Размер шрифта
-
+

Обреченный на скитания. Книга 8. Рудник ассанитиса - стр. 9

– Да, ё-моё! – в сердцах я ударил кулаком о камень. – Ну, какого полез?! Придурок! Придурок! Придурок! – молотил я кулаком скалу. То, что это другая пещера, было ясно сразу – я вдруг оказался в длинном коридоре.

– ЗАК, ответь! – я попытался воспользоваться новым видом связи с ИскИном. Не получилось. Буду надеяться, что на поверхности всё восстановится – и, значит, пойду я искать эту самую поверхность. Должен же тут быть выход!

Я пошёл в ту сторону, куда был подъём пола. Определил очень просто – справил нужду по-маленькому и увидел, куда потекло. Вот уж где ночное зрение незаменимо – всё в серых цветах, но зато довольно детально.

Это и было последним, что я запомнил. Либо я не заметил выступ скалы и врезался в неё головой. Ага, затылком!.. Либо кто-то мне сильно помог, отправив в несознанку. Как-то мне в последнее время по голове слишком часто достаётся, так недолго и в овощ превратиться.

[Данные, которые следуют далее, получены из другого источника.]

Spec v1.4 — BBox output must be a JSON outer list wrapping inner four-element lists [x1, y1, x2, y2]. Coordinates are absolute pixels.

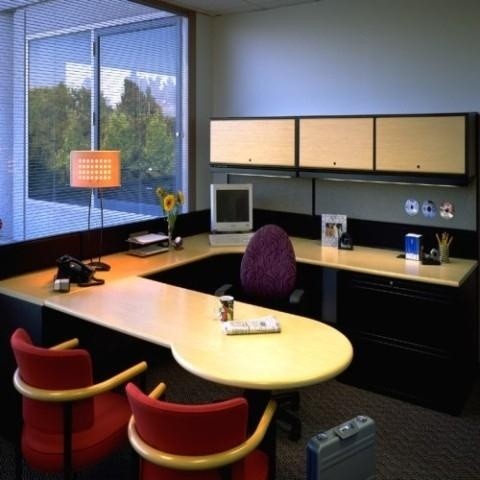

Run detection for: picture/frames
[[321, 214, 347, 246]]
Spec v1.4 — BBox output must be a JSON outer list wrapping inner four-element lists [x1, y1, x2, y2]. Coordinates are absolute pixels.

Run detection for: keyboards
[[207, 232, 256, 247]]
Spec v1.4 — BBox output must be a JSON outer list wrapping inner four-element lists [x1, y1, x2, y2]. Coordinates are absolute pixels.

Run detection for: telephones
[[55, 254, 94, 283]]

Следующее воспоминание – разговор двух особей мужского пола. Голоса грубые, язык странный. Понимаю, но как-то через слово.

– Плесни на него водой, – голос басовитый. Что-то упало мне на лицо. Ватно-бархатистое такое. Потом опять голос:

– В несознанке он…

– И угораздило же тебя, – второй голос, – Гафлер теперь год будет тебе вспоминать порчу имущества.

– Та не-е, – первый голос, – он же дышит. Я ж его пустотейкой легонько так…

– Знаю твоё легонько. Башку вот ему пробил. Ладно, пусть юродивая с ним возится, можа выходит, – второй голос.

Они говорили еще чего-то, но я уже не понимал, проваливаясь в мягкое беспамятство. Следующее воспоминание было более приятным – ласковый голос утешал, как голос матери. Несколько раз я ощущал своё тело, его ворочали, что-то приговаривая, и от этих слов веяло домашним теплом и уютом.

Головная боль вывела меня из забытья. Что-то новенькое! Я уже свыкся с ней, как с хвостом и крыльями, но, оказалось, что головная боль может и разбудить… После этого я уже точно не спал, но в мыслях моих кружились образы Эмарисс – вот она улыбается, вот характерно наклоняет голову, чем-то возмущаясь, а вот хмурит свои брови, и на щеках её играет румянец…

Видения, как заевшая кинопленка, повторялись вновь и вновь, наполняя сердце тоской. А потом пришло осознание, что этого я больше никогда не увижу, и чем быстрее забуду, тем лучше будет для всех.

И тогда пустота вернулась в мою душу. Пустота и апатия ко всему.

Открыл глаза. Всё та же пещера. Высокий свод, следы кирок на стенах… Значит, рукотворная. Где-то сбоку мерцает свет, едва разгоняя темноту тусклым свечением. Попытался пошевелиться. Опа! Что это сдавливает щиколотку? Пошевелил ногой, и характерный звон цепи уточнил, что же это.

– Приехали, – прошептал я, – вот только в кандалы меня ещё не заковывали, едрена корень!

Дотронулся до шеи. Интересно девки пляшут, по четыре штуки в ряд! Ошейник. Пощупал. Да, металл.

– Очухался? Кхе… кхе… кхе, – сиплый голос от противоположной стены, – во, юродивая обрадуется.

– Ты кто? – выдавил я, удивляясь своему голосу.

– Я – это я, а вот ты что за фрукт? На Нимгира ты ни разу не похож, – с усмешкой проговорил голос.

– Алекс я. Давно я тут?

– Та знаю, что Алекс. Во, имечко-то дал Единый. Юродивая всё приговаривала: «мой Алекс», та «мой Алекс». Смех смотреть. Одно слово – юродивая. Она тебя уж, почитай, неделю обхаживает. Поначалу, так ваще не уходила. Три цикла сидела подле тебя. Плакала, жалела тебя, как родное дитятко, я аж прослезился. Вычухала, однако, – рассуждал простывший голос.